Just heard, incidentally, that St Petersburg is working on a 25-year management contract for the airport with Fraport, operators of Frankfurt airport. This should speed things up.

But no worry, it is an illustration in Porsche Panamera, one of the books above the working fire in the lobby of W St Petersburg
(The same source says to avoid having to get the cumbersome visa required by many nationalities to enter Russia, come in by ferry, from Estonia, Finland or Sweden, and you can stay in Russia for 72 hours without a visa.) Anyway, I am here, with a visa, and staying at W St Petersburg.

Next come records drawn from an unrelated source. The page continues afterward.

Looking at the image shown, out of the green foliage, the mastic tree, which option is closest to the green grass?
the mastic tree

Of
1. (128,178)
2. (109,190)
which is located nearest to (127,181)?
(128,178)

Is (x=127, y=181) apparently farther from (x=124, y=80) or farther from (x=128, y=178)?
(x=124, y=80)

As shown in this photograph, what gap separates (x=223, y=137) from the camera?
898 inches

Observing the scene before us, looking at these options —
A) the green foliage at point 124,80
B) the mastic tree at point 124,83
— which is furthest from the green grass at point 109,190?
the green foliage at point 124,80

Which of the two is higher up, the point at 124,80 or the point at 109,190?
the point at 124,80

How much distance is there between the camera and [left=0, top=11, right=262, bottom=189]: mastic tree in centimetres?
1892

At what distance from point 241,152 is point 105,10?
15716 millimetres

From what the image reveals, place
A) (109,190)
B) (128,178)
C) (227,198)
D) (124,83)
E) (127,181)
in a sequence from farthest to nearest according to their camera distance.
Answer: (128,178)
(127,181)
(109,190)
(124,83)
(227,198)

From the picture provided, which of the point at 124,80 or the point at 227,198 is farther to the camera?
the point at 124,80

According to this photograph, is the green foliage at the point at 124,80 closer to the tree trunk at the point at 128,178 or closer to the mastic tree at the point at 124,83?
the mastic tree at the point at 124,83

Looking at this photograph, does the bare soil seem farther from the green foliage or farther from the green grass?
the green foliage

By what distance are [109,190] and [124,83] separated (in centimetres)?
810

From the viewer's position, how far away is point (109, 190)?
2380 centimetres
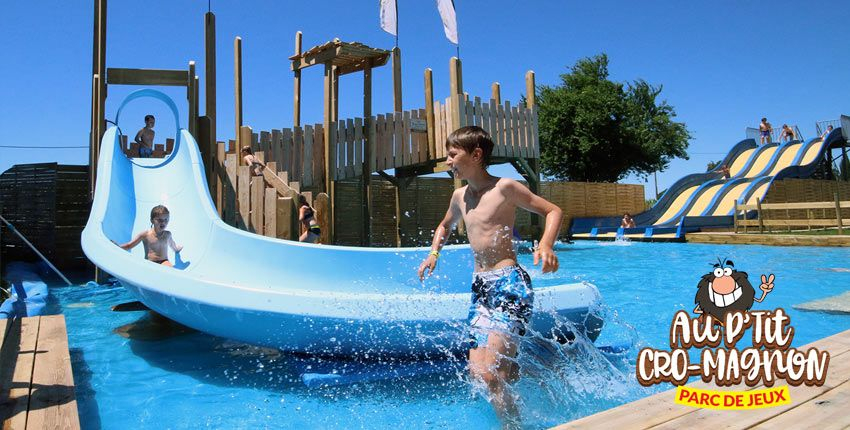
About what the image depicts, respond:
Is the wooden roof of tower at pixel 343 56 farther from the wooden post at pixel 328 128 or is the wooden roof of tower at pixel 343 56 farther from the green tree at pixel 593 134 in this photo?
the green tree at pixel 593 134

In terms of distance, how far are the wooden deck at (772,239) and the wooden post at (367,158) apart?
29.1 ft

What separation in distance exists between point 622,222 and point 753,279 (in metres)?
10.2

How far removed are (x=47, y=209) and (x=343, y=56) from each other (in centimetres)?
551

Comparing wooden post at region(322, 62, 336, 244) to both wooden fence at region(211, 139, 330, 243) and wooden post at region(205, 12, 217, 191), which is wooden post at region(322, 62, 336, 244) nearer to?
wooden fence at region(211, 139, 330, 243)

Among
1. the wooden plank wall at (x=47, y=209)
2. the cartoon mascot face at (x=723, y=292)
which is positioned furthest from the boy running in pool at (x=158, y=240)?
the cartoon mascot face at (x=723, y=292)

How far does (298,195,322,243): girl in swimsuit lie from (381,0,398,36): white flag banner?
4884 mm

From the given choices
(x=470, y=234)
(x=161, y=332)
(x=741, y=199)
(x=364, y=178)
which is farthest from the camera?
(x=741, y=199)

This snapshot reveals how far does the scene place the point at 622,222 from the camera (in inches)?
697

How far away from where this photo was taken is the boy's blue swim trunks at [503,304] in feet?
8.15

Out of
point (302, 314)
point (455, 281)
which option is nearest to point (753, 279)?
point (455, 281)

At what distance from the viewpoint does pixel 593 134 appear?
25.1 metres

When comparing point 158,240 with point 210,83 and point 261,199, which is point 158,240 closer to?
point 261,199

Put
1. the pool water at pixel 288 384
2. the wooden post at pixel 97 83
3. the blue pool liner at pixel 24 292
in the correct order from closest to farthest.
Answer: the pool water at pixel 288 384, the blue pool liner at pixel 24 292, the wooden post at pixel 97 83

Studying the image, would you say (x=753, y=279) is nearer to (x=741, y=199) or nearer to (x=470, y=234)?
(x=470, y=234)
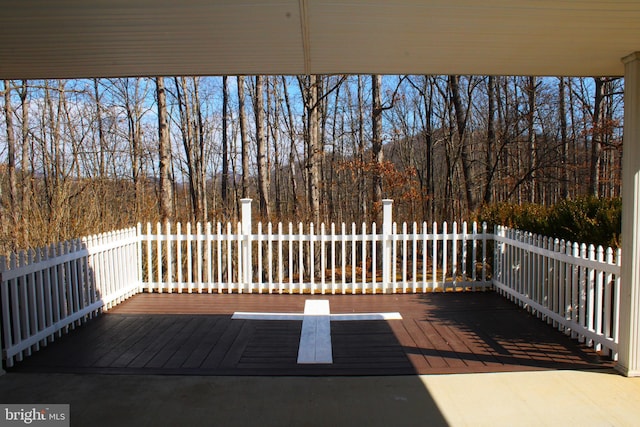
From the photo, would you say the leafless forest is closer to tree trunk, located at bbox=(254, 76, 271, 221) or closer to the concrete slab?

The ever-thoughtful GM Peter Katusak-Huzsvar has done a deal with Taschen and it seems all their books are scattered around somewhere or other.
There is also another mega book, published by Delius Klasing. This is called Porsche Panamera and one of Frank Orel’s brilliant photos is – well this, enthusiasts over the car bonnet.
We were looking at the book as we lunched in the bar, up at its café counter. Alain Ducasse’s MiX restaurant, with its three slightly-different eating venues, was superb at dinner and breakfast but we wanted something fast.
A club sandwich sensibly came as four individual sandwiches, crusts off and held with decorative toothpicks. A Greek salad came with Russian bread – how international can one get? The Italian La Cimbali coffee machine prides itself on being best for Italian lifestyle…
As we sat at lunch we looked across at what will be Four Seasons Hotel Lion Palace St Petersburg (journalists are not going to like that name, it takes up so many precious ‘words’!). The hotel is now set for opening, says its ultra-tall GM, Martin Rhomberg, on October 15th, 2012.

Looking up at a section of the Four Seasons' lobby ceiling, gilded with 18-carat gold (the chandelier is still dust-sheet covered)
The bedrooms are mostly ready, as is the splendid Winter Garden conservatory in the glassed-over central courtyard. The problem is utilities, sticking pipes through four-feet walls that go back to 1824, when it was built as the Lion Palace.
Rhomberg coducted a lightning after lunch tour. The main entrance has been restored to its original glory – you sweep up 38 ten-foot wide marble stairs from the main hall, the walls filled with cartouches of war exploits and, overhead, enough 18-carat gold-leaf highlighting to keep even that king of bling P-Diddy happy.
Loved the Pan-Asian restaurant, a SPIN design with hundreds of baseball-bat shaped lights hanging down. The 183 bedrooms are cool (they are designed by Cheryl Rowley, who has used palest duck egg blue for walls, and perfectly blended champagne-hued sheets with matching real leather headboards).
The Presidential Suite is going to wow everyone, from P-Diddy to Putin. It has a 2,000kg bathtub sculpted from one block of flecked marble, and an outside terrace, with original 40-ft columns, that gives views soaring over Alexandrovsky Gardens opposite.
Oh yes, the luxury hotel will have a four-floor wellness block, and a smoking bar, the Alexander – named after the assassinated Tsar Alexander II, he of the gardens opposite – that has walls completely formed of heavily knotted walnut veneer and a two-way real-log working fireplace.
Enough. Back at W St Petersburg it was time to show loyalty to the Porsche Panamera, and off we purred.